- **THE PROBLEM**
Find the line that contains "What is the bottommost". Then set down that line and all the lines after it, to the end of the records, exactly and with nothing added.
— Start of ITEMS —
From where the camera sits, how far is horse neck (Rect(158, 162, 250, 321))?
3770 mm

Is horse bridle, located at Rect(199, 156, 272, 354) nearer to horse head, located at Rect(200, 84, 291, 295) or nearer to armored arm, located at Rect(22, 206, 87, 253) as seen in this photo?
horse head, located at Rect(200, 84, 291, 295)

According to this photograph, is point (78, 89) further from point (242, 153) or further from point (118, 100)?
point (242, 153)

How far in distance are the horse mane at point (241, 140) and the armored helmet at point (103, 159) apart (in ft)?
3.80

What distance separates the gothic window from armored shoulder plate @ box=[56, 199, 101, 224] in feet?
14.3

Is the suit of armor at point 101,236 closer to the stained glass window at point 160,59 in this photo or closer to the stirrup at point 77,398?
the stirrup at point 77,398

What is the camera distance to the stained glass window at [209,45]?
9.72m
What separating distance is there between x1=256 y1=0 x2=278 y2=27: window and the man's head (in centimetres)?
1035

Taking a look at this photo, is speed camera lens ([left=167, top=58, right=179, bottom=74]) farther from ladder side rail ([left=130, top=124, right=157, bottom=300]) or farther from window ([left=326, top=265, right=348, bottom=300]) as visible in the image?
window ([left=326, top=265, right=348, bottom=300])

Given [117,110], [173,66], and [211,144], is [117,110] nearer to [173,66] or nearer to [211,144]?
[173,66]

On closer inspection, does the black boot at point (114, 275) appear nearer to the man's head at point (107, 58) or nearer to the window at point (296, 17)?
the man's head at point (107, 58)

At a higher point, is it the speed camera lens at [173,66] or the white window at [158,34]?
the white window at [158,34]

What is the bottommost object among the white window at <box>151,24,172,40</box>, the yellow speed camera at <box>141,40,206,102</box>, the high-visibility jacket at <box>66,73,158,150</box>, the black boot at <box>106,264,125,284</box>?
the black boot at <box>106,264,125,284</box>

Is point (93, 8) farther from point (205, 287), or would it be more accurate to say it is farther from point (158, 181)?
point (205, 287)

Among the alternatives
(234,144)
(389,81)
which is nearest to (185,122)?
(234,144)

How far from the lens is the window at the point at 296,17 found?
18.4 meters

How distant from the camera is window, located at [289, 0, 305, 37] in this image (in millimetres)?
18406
— End of ITEMS —
- **SOLUTION TO THE EXERCISE**
What is the bottommost object among the white window at <box>151,24,172,40</box>, the yellow speed camera at <box>141,40,206,102</box>, the high-visibility jacket at <box>66,73,158,150</box>, the black boot at <box>106,264,125,284</box>?
the black boot at <box>106,264,125,284</box>

Is point (93, 8) farther from point (205, 287), or would it be more accurate to say it is farther from point (158, 181)?
point (205, 287)

Among the alternatives
(234,144)
(389,81)
which is nearest to (185,122)?
(234,144)

How far from the lens is the window at the point at 296,17 found?
18.4 meters

How distant from the camera is window, located at [289, 0, 305, 37] in this image (in millimetres)?
18406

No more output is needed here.